Last week, Colombia opened the Copa América back where the Falcao problem first surfaced, once again going down to Venezuela. Carlos Bacca, coming off a 28-goal season with Sevilla, partnered him in a flat, broken 4-4-2 which left the limited passing of midfield duo Carlos Sánchez and Edwin Valencia brutally exposed.
The stars of Colombia’s World Cup, James and Cuadrado, were marginalized, and the team’s two forwards became isolated. With Teo starting on the bench, Falcao proved unable to perform the linking role which is so vital to the team’s system.
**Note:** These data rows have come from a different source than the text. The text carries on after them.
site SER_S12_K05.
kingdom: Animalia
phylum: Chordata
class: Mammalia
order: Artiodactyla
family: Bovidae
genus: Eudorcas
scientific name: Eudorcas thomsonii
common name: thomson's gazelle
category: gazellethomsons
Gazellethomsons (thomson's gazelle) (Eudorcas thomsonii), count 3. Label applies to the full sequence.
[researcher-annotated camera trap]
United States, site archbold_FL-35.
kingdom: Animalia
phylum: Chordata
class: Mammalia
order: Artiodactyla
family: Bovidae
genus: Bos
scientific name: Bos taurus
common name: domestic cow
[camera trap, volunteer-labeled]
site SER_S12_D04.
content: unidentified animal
Not a single player who completed the 90 minutes took fewer than Falcao’s 28 touches, while nobody for Colombia attempted fewer than his 18 passes. Colombia was a shadow of its World Cup self, only looking anything like its previous best when Bacca was withdrawn for Teo.
It’s hard to imagine Colombia’s changes were anything other than an accommodation for Falcao, who had shown signs of rediscovering his form by scoring five goals in five friendlies following a disastrous season with Manchester United. In the team’s latest Copa match against Brazil, Pékerman performed something of a U-turn after elusive suggestions he wouldn’t shuffle his pack. He dropped Bacca for Teo, returned to a 4-2-3-1 formation and saw his team deservedly beat the team that ended its World Cup last summer.
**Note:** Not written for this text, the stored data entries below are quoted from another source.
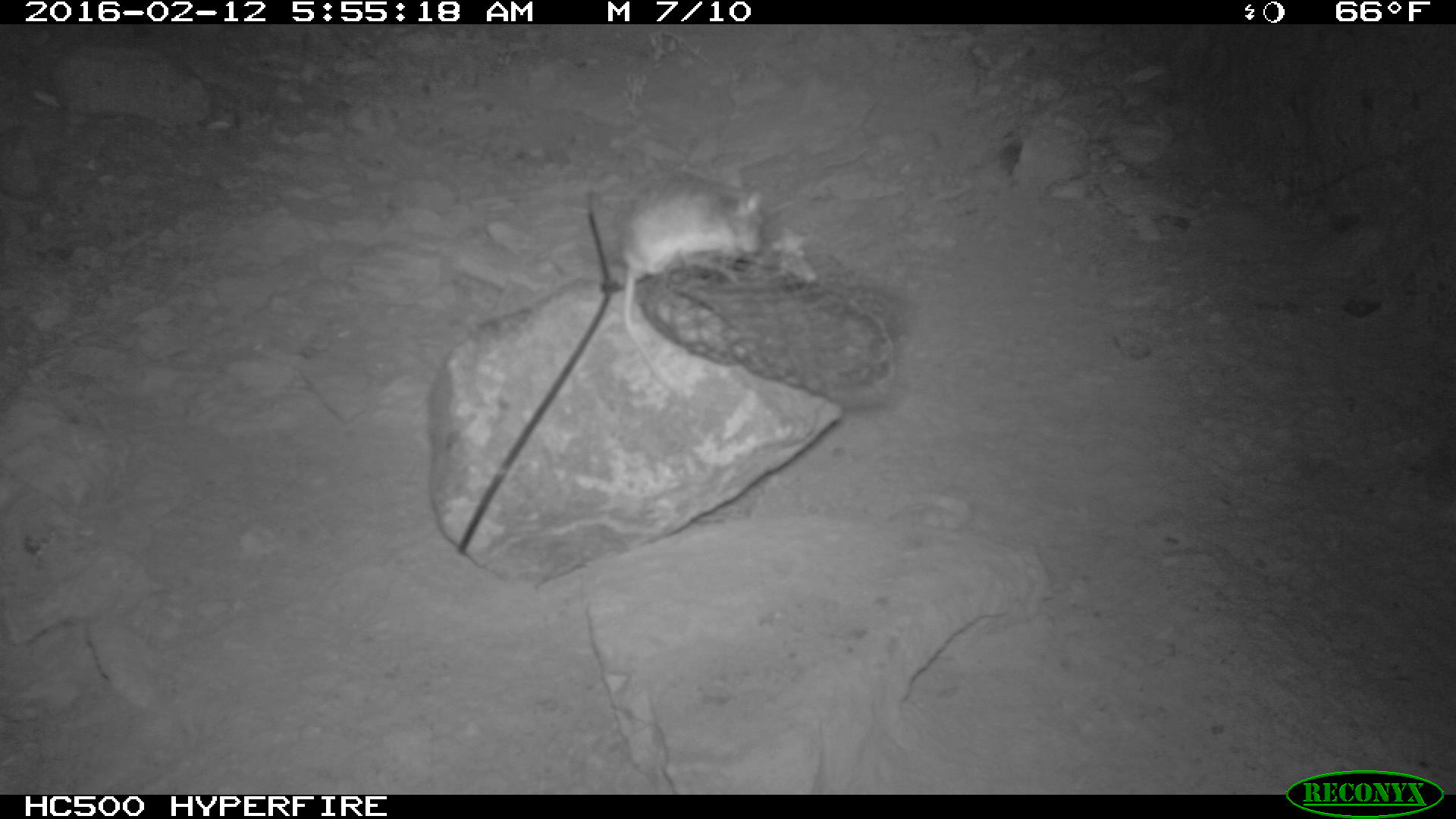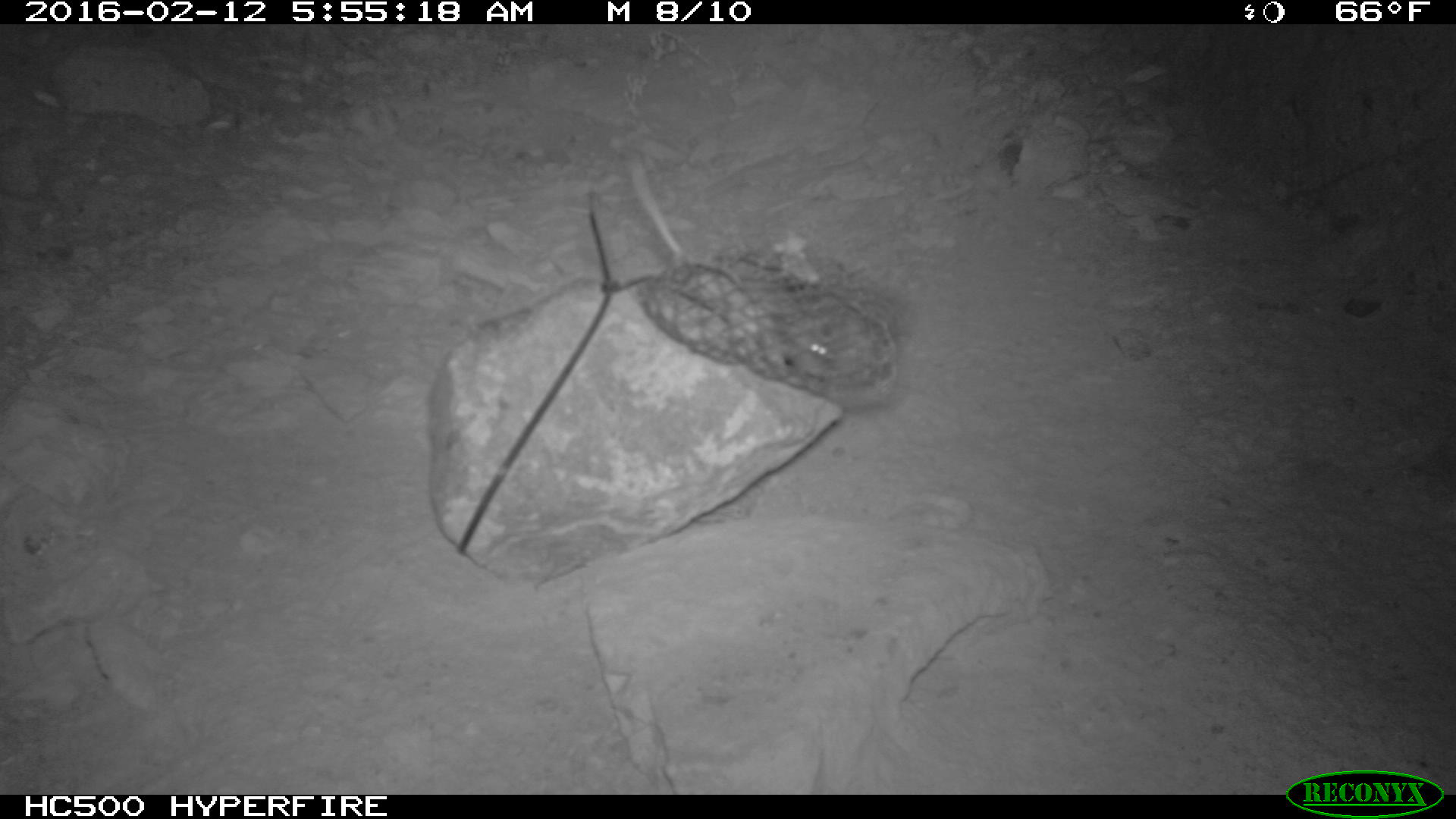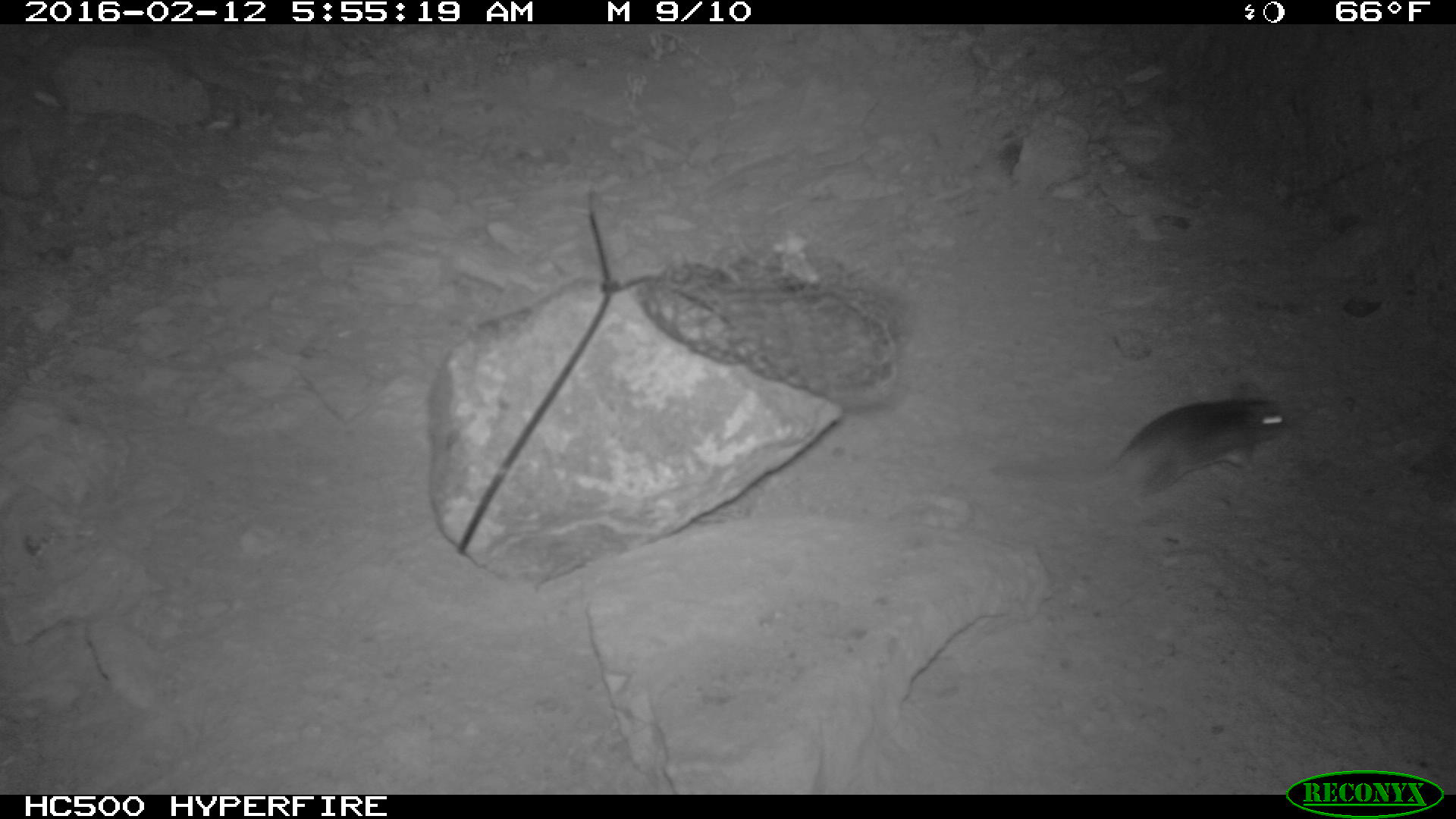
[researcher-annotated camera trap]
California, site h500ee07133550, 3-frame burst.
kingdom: Animalia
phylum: Chordata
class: Mammalia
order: Rodentia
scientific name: Rodentia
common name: rodent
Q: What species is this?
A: Rodent (Rodentia).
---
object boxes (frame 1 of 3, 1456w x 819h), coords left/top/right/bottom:
rodent: 613/168/765/394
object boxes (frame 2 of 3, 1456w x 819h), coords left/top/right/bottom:
rodent: 626/152/830/378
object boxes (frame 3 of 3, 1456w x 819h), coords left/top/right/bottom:
rodent: 986/378/1288/510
Cuadrado and James were given their freedom. Teo buzzed around, creating space, linking the play and upping the tempo. Sánchez became colossal, ridding himself of any technical burden to concentrate solely on forcing Neymar out to the periphery.
“Teo changed everything,” said local paper El Tiempo. Pékerman agreed: “There was only one change but it was crucial.”
Colombia were transformed, but Falcao was not. His presence once again served only to create problems. His movement was poor, and an increasing desperation to prove his worth evident when he led a counter-attack only to ignore his supporting cast. The chance ended when he tamely lofted a weak shot high over the bar.
Injury has clearly had a major impact on a once devastating forward we challenge Lionel Messi and Cristano Ronaldo’s duopoly as Spain’s top scorer. But the man who could still be Copa América’s best no. 9 arrived at this summer’s tournament in the worst shape, and it’s difficult to see Colombia recapturing 2014’s scintillating form with him in the starting lineup. Tournament soccer is notoriously unforgiving, and with all of Brazil, Colombia, Peru and Venezuela tied with three points in Group C with one round remaining, Colombia has no room for error when it faces a Peru side that has thus far exceeded expectations.
Falcao is too talented to be written off. And some of the criticism he’s faced this week has probably been a little harsh. But regardless of form, it seems his attributes aren’t compatible with the system required to get the best out of his team. And with no injury to make the decision for him, Pékerman has a tricky problem to address.